Immunohistochemical Analysis of Prostein in Needle Core Biopsies of Acinar and Intraductal Prostatic Adenocarcinoma in Western Kenya Population
Tyrus Omondi Swaya1,2,4*, Dedan Opondo4, David O. Atandi5, Benard Guyah1, Ng’wena Gideon Magak3
1Department of Biomedical Science and Technology, School of Public Health and Community Development, Maseno University, Kenya
2Department of Medical laboratory Science, School of Public Health and Biomedical Sciences, Masinde Muliro University of Science and Technology, Kenya
3Department of Medical physiology, School of Medicine, Maseno University, Kenya
4Division of Urology, Synergy Clinics, Kisumu, Kenya
5ScanLab Laboratory, Nakuru, Kenya
*Corresponding Author: Tyrus Omondi Swaya, Department of Biomedical Science and Technology, School of Public Health and Community Development, Maseno University, Kenya
Received: 25 June 2022; Accepted: 12 July 2022; Published: 21 July 2022
Citation: Tyrus Omondi Swaya, Dedan Opondo, David O. Atandi, Benard Guyah, Ng’wena Gideon Magak. Immunohistochemical Analysis of Prostein in Needle Core Biopsies of Acinar and Intraductal Prostatic Adenocarcinoma in Western Kenya Population. Journal of Cancer Science and Clinical Therapeutics 6 (2022): 269-275View / Download Pdf Share at Facebook
Background: Prostein is a newly reported prostate cancer biomarker. Nonetheless, no reports on African population are available. The current study aimed to determine the prostein expression in archived prostatic core biopsies in Western Kenya.
Methods: This was a retrospective study conducted on malignant and benign prostatic tissue core biopsies of 106 patients from Jaramogi Oginga Odinga Teaching and Referral Hospital and division of urology at Synergy Clinics, Kisumu between January 2018 to May 2021. Manual Immunohistochemical technique was performed on each of the 106 samples and on the following non-prostatic male control biopsies; Testis, Penis, Liver and Esophagus. Cellular location of prostein staining was evaluated microscopically and classified as cytoplasmic or nucleocytoplasmic. Intensity of prostein expression was assessed and graded according the immunohistochemistry composite score.

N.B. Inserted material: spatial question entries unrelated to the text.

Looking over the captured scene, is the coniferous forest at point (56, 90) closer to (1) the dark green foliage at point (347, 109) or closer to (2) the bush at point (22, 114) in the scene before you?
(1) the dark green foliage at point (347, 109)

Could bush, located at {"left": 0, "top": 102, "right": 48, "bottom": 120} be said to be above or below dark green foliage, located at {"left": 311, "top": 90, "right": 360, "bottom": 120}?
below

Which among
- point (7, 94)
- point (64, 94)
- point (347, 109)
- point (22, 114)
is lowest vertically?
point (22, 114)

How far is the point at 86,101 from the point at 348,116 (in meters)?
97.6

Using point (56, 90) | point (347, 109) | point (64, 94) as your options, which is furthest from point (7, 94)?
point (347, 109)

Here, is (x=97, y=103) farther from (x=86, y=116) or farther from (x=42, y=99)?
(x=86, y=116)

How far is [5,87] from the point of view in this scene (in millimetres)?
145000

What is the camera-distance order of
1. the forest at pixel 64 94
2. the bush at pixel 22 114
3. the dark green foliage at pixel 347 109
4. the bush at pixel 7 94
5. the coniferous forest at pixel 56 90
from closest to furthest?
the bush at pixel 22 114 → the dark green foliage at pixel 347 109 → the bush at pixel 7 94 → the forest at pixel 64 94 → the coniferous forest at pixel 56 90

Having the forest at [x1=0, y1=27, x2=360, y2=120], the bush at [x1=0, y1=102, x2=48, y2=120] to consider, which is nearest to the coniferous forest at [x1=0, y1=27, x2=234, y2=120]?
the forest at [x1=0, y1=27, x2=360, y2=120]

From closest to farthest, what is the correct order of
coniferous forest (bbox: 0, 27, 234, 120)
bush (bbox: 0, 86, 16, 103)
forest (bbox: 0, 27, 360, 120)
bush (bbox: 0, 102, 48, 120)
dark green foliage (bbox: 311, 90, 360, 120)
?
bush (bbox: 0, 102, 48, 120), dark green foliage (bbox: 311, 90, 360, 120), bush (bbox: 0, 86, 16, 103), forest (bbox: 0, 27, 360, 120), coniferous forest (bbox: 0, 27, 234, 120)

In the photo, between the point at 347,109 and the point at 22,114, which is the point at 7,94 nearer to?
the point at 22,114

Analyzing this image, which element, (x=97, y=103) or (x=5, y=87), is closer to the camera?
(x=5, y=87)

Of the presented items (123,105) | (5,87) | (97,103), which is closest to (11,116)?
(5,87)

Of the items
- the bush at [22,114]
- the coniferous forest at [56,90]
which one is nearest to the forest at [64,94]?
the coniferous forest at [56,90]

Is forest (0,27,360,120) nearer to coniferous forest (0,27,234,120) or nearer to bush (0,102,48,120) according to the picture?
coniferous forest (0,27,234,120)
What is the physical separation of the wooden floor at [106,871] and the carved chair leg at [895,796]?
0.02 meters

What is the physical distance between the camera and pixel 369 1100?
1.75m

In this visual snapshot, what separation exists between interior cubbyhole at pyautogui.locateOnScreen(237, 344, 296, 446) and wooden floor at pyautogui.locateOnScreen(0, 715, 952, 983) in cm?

Results: The mean (SE) age was 72.00 ± 0.93 years. 97.2% of malignant and all the benign prostate tissue stained positive for prostein whereas the four non-prostatic male tissues were negative. Staining intensities were weak (24.5%), Moderate (17.0%), strong (55.7%) and non-stained (2.8%). The staining was highly immunolocalized within the cytoplasm (95.1% cases) as compared to nucleocytoplasmic (2.0% cases). The mean immunoreactivity composite score was 1.91 ± 0.96 (0.0-3.14). Strongly stained sections of both acinar and intraductal adenocarcinoma had a staining pattern clustered within the cytoplasm in a perinuclear location whereas the weakly stained sections had less coarse brown cytoplasmic granular appearing.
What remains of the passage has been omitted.